Ci ritroviamo nel pensiero di Stephane Derenoncourt: “il sapore di un vino proviene direttamente dal suolo e dal sottosuolo, dalla pendenza, dall’orientazione del vigneto e un certo clima. Ma anche da tutte le piccole differenze che un pezzo di terreno può avere.”
Riteniamo dunque necessaria l’analisi e la ripartizione attenta dei vigneti secondo le caratteristiche dei suoli, e uno studio delle differenti necessità di questi settori.
L’obiettivo è di avere suoli decompattati, strutturati ed equilibrati, suoli che mantengono le proprie caratteristiche originali, e infine, cosa più importante e più difficile, suoli in cui sono presenti le condizioni ottimali per il lavoro dei microorganismi e della microflora dei terreni.

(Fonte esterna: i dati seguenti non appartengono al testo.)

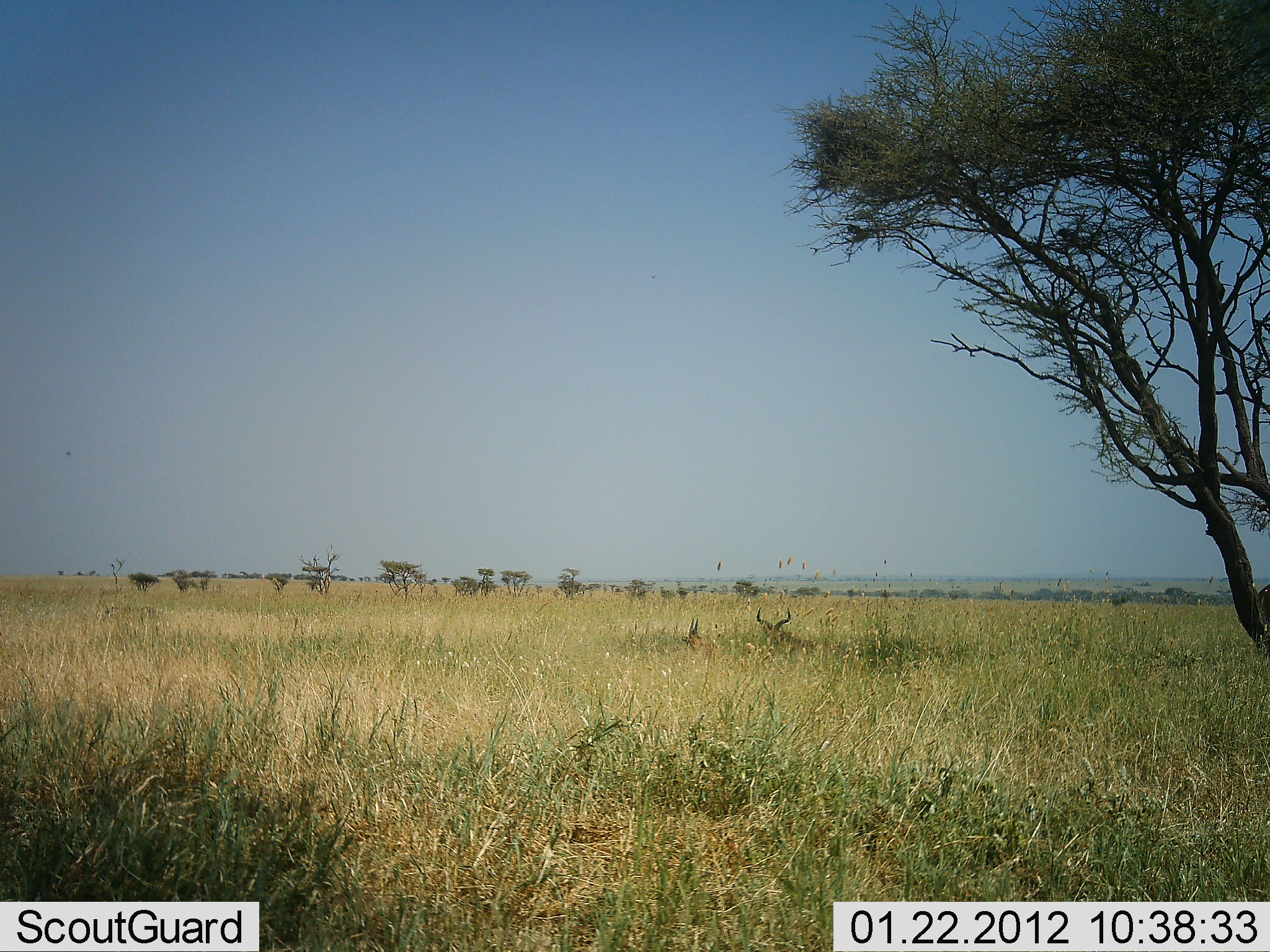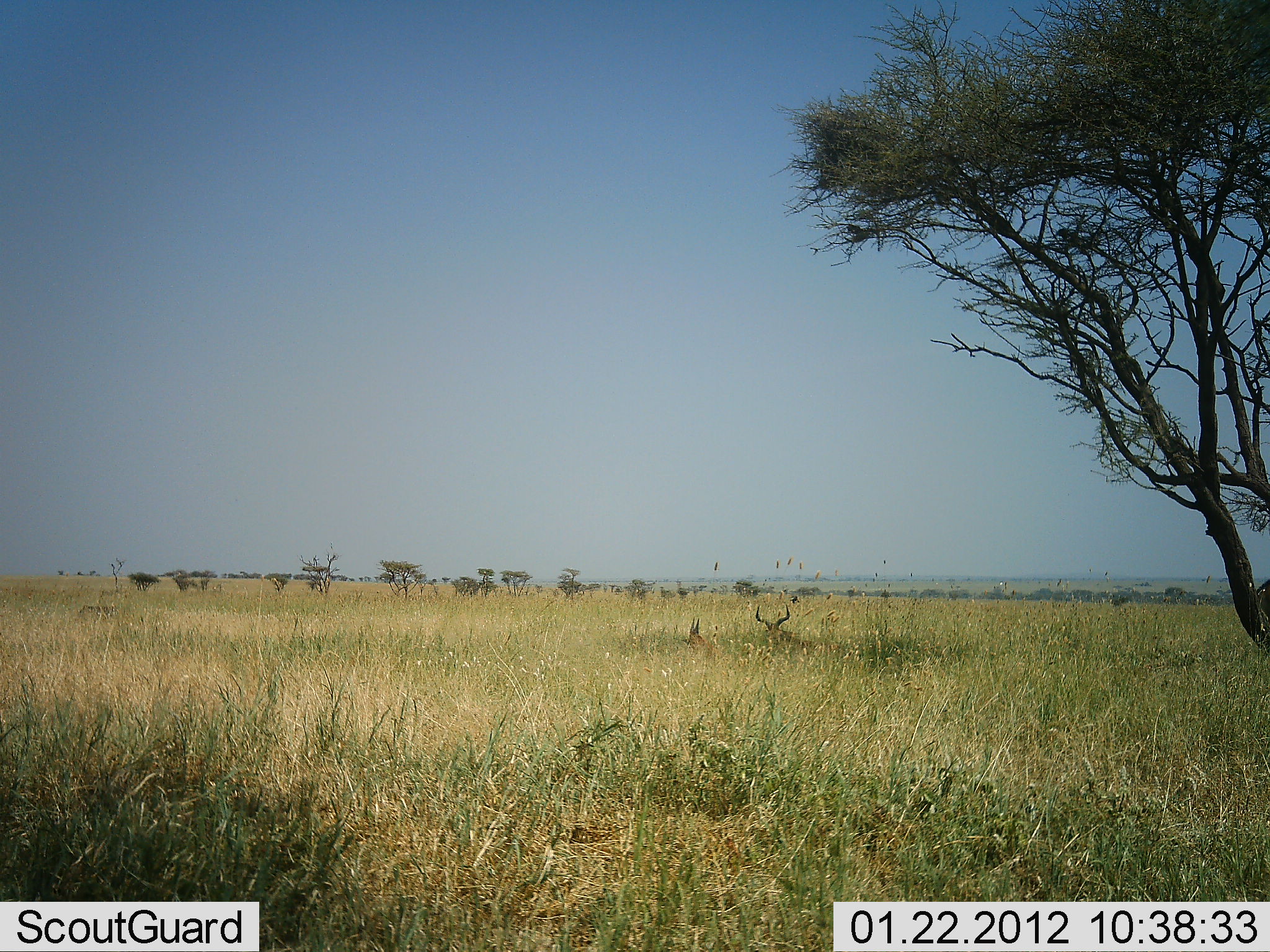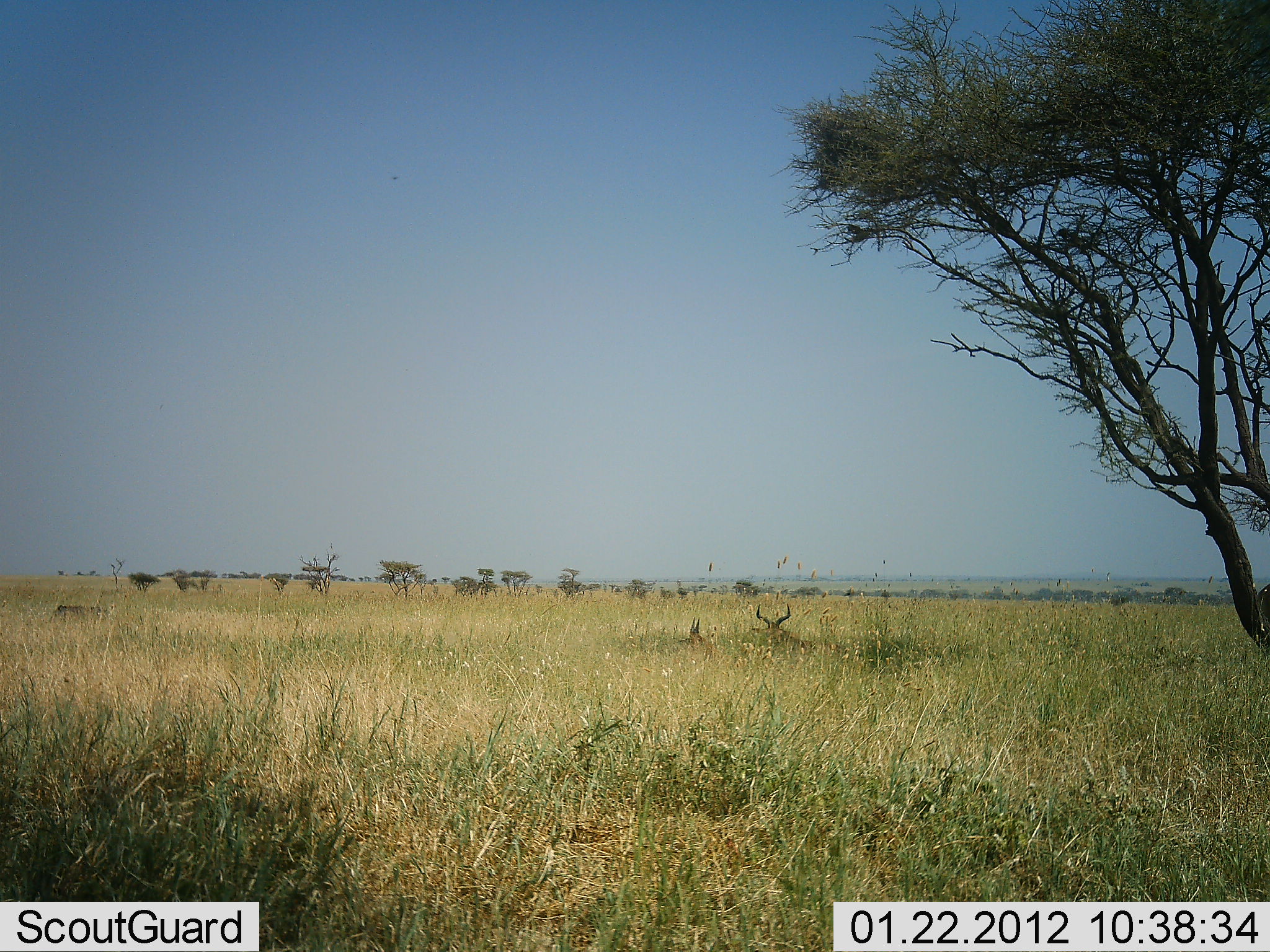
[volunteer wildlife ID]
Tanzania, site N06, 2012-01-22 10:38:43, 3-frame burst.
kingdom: Animalia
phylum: Chordata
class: Mammalia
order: Artiodactyla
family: Bovidae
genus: Alcelaphus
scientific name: Alcelaphus buselaphus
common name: hartebeest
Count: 2.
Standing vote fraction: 11%.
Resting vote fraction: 100%.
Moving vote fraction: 0%.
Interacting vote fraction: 0%.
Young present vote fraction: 22%.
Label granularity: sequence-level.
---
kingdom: Animalia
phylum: Chordata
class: Mammalia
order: Artiodactyla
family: Bovidae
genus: Aepyceros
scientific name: Aepyceros melampus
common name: impala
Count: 2.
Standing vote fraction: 20%.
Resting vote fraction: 100%.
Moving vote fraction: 20%.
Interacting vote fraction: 0%.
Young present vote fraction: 10%.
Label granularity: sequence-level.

Coltivare la vite significa prima di tutto comprenderne la sua natura, assecondarne lo sviluppo, assicurarne la vitalità e la longevità. Da una parte vi è la vigoria selvaggia della pianta, una liana che si dedica strenuamente alla sopravvivenza e alla riproduzione. Dall’altra la mano attenta del viticoltore, che deve saper prendere questo istinto primitivo per portarlo all’eccellenza, interpretando le caratteristiche del terreno, del territorio e della varietà, lavorando con passione e cura maniacale per i particolari.
E’ la sensibilità attenta del viticoltore che, lavorando insieme alla natura che lo circonda con passione e cura maniacale verso i particolari, costruisce rispettosamente l’eccellenza valorizzando l’anima della natura vivente, in quel processo riconosciuto come “arte” fin dall’antichità.